Letter

Statistically inaccurate and morally unfair judgements via base rate intrusion

Received:
Accepted:
Published online:

Abstract

From a statistical standpoint, judgements about an individual are more accurate if base rates about the individual’s social group are taken into account1,2,3,4. But from a moral standpoint, using these base rates is considered unfair and can even be illegal5,6,7,8,9. Thus, the imperative to be statistically accurate is directly at odds with the imperative to be morally fair. This conflict was resolved by creating tasks in which Bayesian rationality and moral fairness were aligned, thereby allowing social judgements to be both accurate and fair. Despite this alignment, we show that social judgements were inaccurate and unfair. Instead of appropriately setting aside social group differences, participants erroneously relied on them when making judgements about specific individuals.

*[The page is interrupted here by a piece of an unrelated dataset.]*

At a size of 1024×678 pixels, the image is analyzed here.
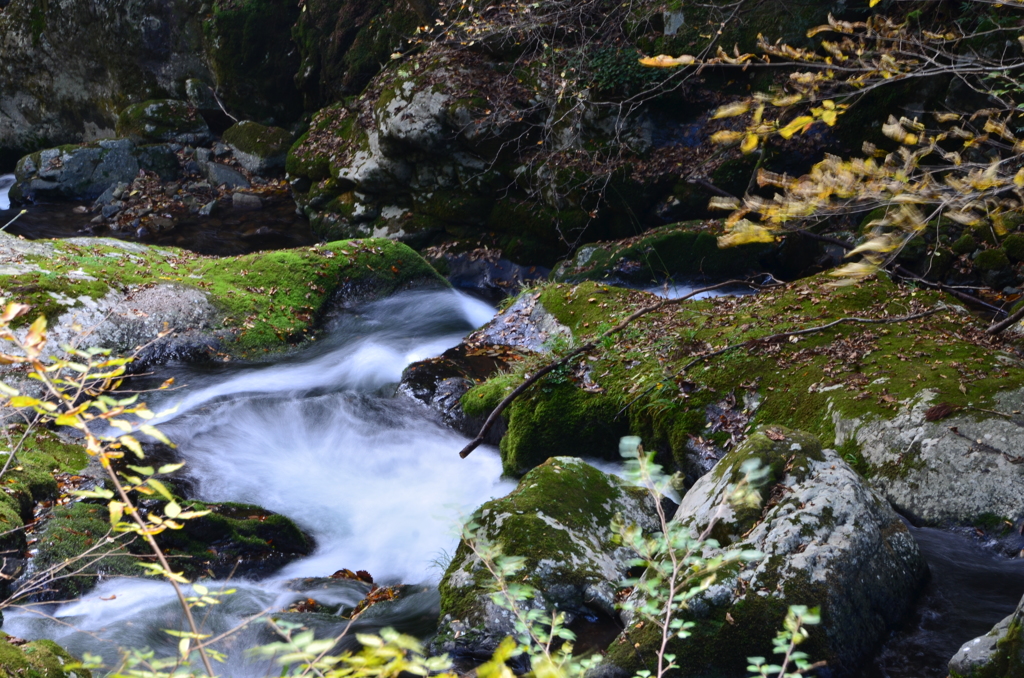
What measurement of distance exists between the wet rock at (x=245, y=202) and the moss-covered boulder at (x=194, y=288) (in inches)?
202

This bias—which we call base rate intrusion—was robust, generalized across various social groups (gender, race, nationality and age), and differed from analogous non-social judgements. Results also demonstrate how social judgements can be corrected to achieve both statistical accuracy and moral fairness. Overall, these data (total N = 5,138) highlight the pernicious effects of social base rates: under conditions that closely approximate those of everyday life10,11,12, these base rates can undermine the rationality and fairness of human judgements.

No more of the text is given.